PROBLEMS AND TASKS:
1. Transcribe the passage of the blog post below, starting with "Hot on the heels" and going on through "a privileged class.".
2. According to the blog post below, why does the attorneys' fees statute discourage frivolous lawsuits? Answer in one to three sentences.

SOURCE TEXT:

--------

I’ve been absent for a week or so, and will be for a few days more. However, before I hop on a plane, I thought I’d quickly comment on what a remarkable week it has been for the constitution.
I hesitate slightly before continuing to write negative things about the government, because you see, I am now classified as someone who, despite paying large amounts in taxes, despite being married to an American, and hence having large numbers of extended family in the U.S., despite working for an American employer, and despite loving my “Mom”, enjoying baseball, and being partial to a nice slice of apple pie, can nevertheless be whisked away without a moment’s notice, and detained indefinitely, having no right to challenge my detention. I can, in essence, be disappeared by my own government. Yes, the passing of S. 3930 - “A bill to authorize trial by military commission for violations of the law of war, and for other purposes” - by a 65-34 Senate vote will be judged harshly by history, should there be any of us around to do the judging.
Hot on the heels of this disgusting, terrifying, embarrassing and deeply saddening piece of legislation, our leaders have now passed another absolute corker. While our troops are in Iraq, fighting, we are supposed to believe, against religious extremists who hate our democracy and freedoms, here at home plans are moving ahead to edge this much-touted democracy closer and closer to a theocracy, in which the religious (well, let’s be honest, Christians really, and only certain kinds of them at that) are a privileged class.
The most recent move in this direction is The Public Expression of Religion Act - H.R. 2679. This says, and I paraphrase, that while the constitution is the basis of American democracy, and applies to all citizens, you should get a break if you violate it to force your religion on someone. That is to say, breaking the law in the name of religion is less of a crime than breaking it if you are, say, hungry, or without shelter.
As Erwin Chemerinsky says in The Washington Post, this bill
… provides that attorneys who successfully challenge government actions as violating the Establishment Clause of the First Amendment shall not be entitled to recover attorneys fees. The bill has only one purpose: to prevent suits challenging unconstitutional government actions advancing religion.
Chemerinsky goes on to point out that
The attorneys’ fees statute has worked well for almost 30 years. Lawyers receive attorneys’ fees under the law only if their claim is meritorious and they win in court. Unsuccessful lawyers get nothing under the law. This creates a strong disincentive to frivolous suits and encourages lawyers to bring only clearly meritorious ones.
and concludes correctly that
Such a bill could have only one motive: to protect unconstitutional government actions advancing religion. The religious right, which has been trying for years to use government to advance their religious views, wants to reduce the likelihood that their efforts will be declared unconstitutional. Since they cannot change the law of the Establishment Clause by statute, they have turned their attention to trying to prevent its enforcement by eliminating the possibility for recovery of attorneys’ fees.
Well, on that sad note, and with my bile rising, I’m going to pack my bags. I’m off to Australia in the morning, for three weeks. I will be a Sir Thomas Lyle Fellow at the University of Melbourne, and plan to work hard and have a great time. I should be able to resume regular posting while there, so I’ll try to provide some discussion of physics (and food and wine) down under.

--------

DATA BLOCK:

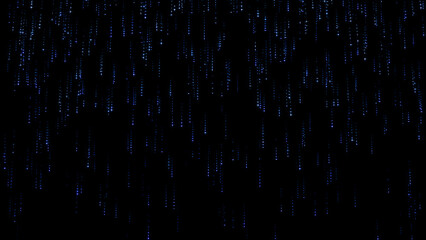 Stars falling abstract background with glittering shiny particles. This luxury shiny glamorous awards ceremony on black background.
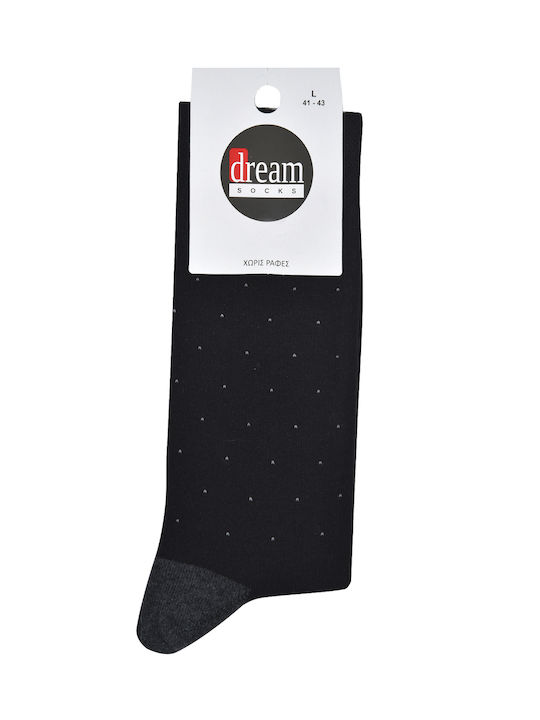 Dream Socks Ανδρικές Κάλτσες με Σχέδια Μαύρο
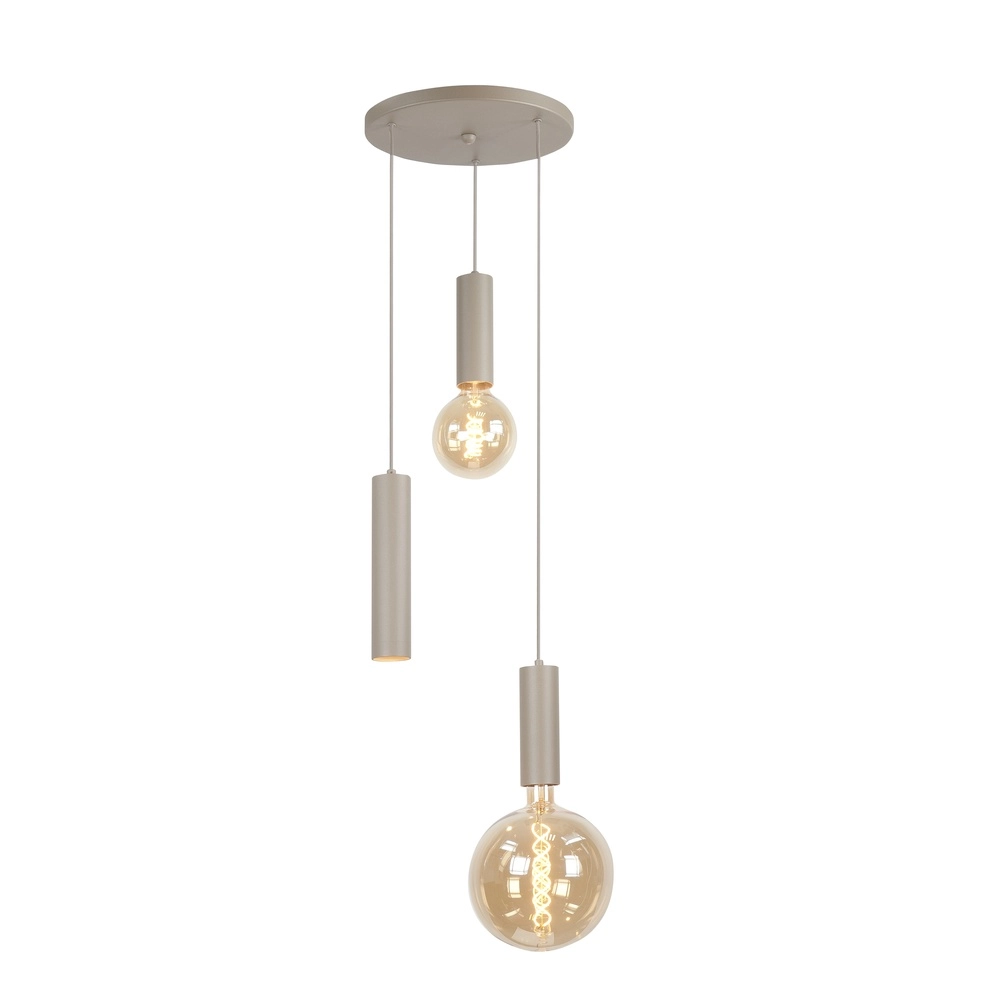 Lampe pendante de conception Locarno brun sable à 3 lumières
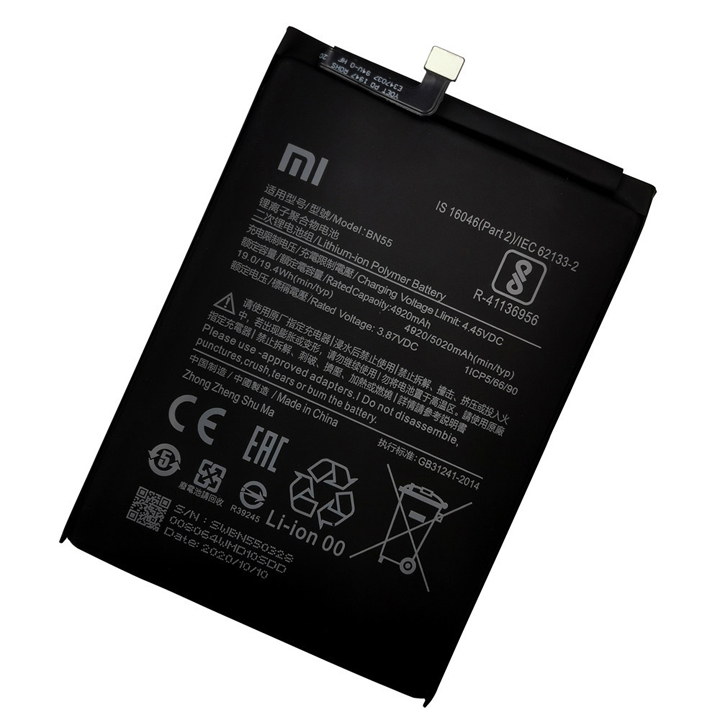 Thay pin xiaomi redmi note 9s chất lượng tốt, pin điện thoại redmi note 9s bảo hành lâu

--------

TASK RESPONSES:
1.
Hot on the heels of this disgusting, terrifying, embarrassing and deeply saddening piece of legislation, our leaders have now passed another absolute corker. While our troops are in Iraq, fighting, we are supposed to believe, against religious extremists who hate our democracy and freedoms, here at home plans are moving ahead to edge this much-touted democracy closer and closer to a theocracy, in which the religious (well, let’s be honest, Christians really, and only certain kinds of them at that) are a privileged class.

2. Under the statute, lawyers recover attorneys' fees only when their claim has merit and they win in court, and unsuccessful lawyers get nothing. This gives them a strong reason not to bring frivolous suits and to bring only clearly meritorious ones.